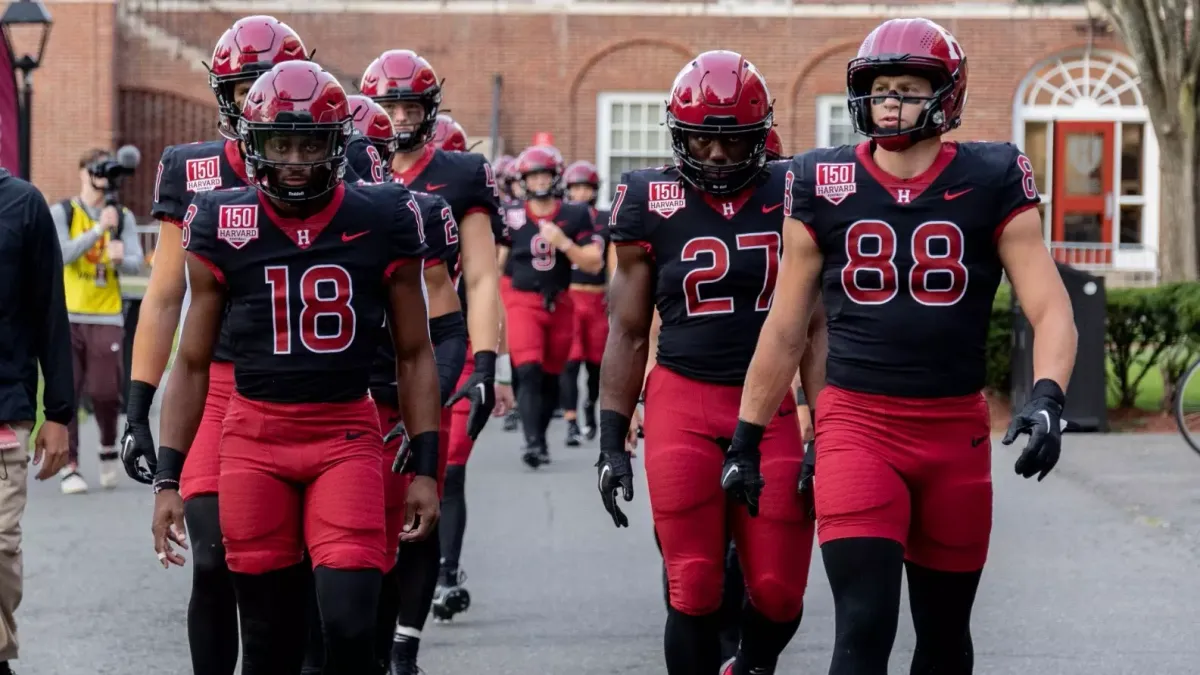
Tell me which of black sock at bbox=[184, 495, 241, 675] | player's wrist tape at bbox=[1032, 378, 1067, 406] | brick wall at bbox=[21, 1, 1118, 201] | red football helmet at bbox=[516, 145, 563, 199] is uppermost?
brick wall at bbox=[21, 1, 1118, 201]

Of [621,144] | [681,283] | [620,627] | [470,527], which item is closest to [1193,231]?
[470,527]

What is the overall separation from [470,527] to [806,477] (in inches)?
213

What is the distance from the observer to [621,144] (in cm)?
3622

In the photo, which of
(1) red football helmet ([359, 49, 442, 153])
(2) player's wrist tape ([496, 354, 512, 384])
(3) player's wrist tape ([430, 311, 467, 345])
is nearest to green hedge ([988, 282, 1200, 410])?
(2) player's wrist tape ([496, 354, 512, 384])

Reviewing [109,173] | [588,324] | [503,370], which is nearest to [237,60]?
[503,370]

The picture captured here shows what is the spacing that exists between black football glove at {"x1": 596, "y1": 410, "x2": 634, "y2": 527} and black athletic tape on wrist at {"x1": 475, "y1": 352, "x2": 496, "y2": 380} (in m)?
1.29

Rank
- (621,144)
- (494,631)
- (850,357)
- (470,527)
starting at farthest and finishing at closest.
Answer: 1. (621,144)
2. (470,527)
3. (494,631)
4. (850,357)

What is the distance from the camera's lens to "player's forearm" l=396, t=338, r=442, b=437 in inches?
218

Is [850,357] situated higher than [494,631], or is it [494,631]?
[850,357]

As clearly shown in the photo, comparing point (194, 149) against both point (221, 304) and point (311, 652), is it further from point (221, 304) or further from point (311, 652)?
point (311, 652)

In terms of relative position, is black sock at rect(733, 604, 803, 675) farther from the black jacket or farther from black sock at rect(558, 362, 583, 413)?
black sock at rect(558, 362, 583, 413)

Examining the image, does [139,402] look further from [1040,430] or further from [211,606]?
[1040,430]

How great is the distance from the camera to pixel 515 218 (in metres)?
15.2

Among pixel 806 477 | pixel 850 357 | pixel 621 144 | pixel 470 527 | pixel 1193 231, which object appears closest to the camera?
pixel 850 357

_Work to complete_
Reproduce every record above exactly, but leave out the pictures.

_Expected output_
Tell me which of black sock at bbox=[184, 495, 241, 675] | player's wrist tape at bbox=[1032, 378, 1067, 406] | brick wall at bbox=[21, 1, 1118, 201] | red football helmet at bbox=[516, 145, 563, 199] is uppermost?
brick wall at bbox=[21, 1, 1118, 201]

Of [621,144] | [681,283] | [620,627] | [470,527], which item is closest to [1193,231]?
[470,527]

What is the overall separation from [470,527] to [806,477] (in inches)?
213

What is the distance from the observer to [621,144] (in cm)?
3622

In the photo, which of
(1) red football helmet ([359, 49, 442, 153])
(2) player's wrist tape ([496, 354, 512, 384])
(3) player's wrist tape ([430, 311, 467, 345])
is nearest to green hedge ([988, 282, 1200, 410])?
(2) player's wrist tape ([496, 354, 512, 384])

Reviewing [109,173] | [588,324] | [503,370], which is nearest to [237,60]?
[503,370]

The picture captured here shows what is the spacing that exists between black football glove at {"x1": 596, "y1": 410, "x2": 634, "y2": 527} and black athletic tape on wrist at {"x1": 475, "y1": 352, "x2": 496, "y2": 380} (in m)?
1.29

Rank
- (621,144)
- (494,631)
- (850,357)
- (470,527)
starting at farthest and finishing at closest.
Answer: 1. (621,144)
2. (470,527)
3. (494,631)
4. (850,357)

What is the distance from the camera's lens to "player's forearm" l=396, t=338, r=442, b=437 in inches?
218

Is [850,357] situated higher than [494,631], or is it [494,631]?
[850,357]

As clearly shown in the photo, comparing point (194, 149) against both point (221, 304) and point (311, 652), is it further from point (221, 304) or further from point (311, 652)?
point (311, 652)

In terms of relative position, is black sock at rect(733, 604, 803, 675) farther from the black jacket or farther from black sock at rect(558, 362, 583, 413)?
black sock at rect(558, 362, 583, 413)

Examining the image, does [139,402] look further from [1040,430] or further from [211,606]?
[1040,430]

How great is the distance from the camera to pixel 515 218 (in metres)?
15.2

Among pixel 806 477 | pixel 850 357 | pixel 621 144 | pixel 470 527 | pixel 1193 231, which object appears closest to the camera?
pixel 850 357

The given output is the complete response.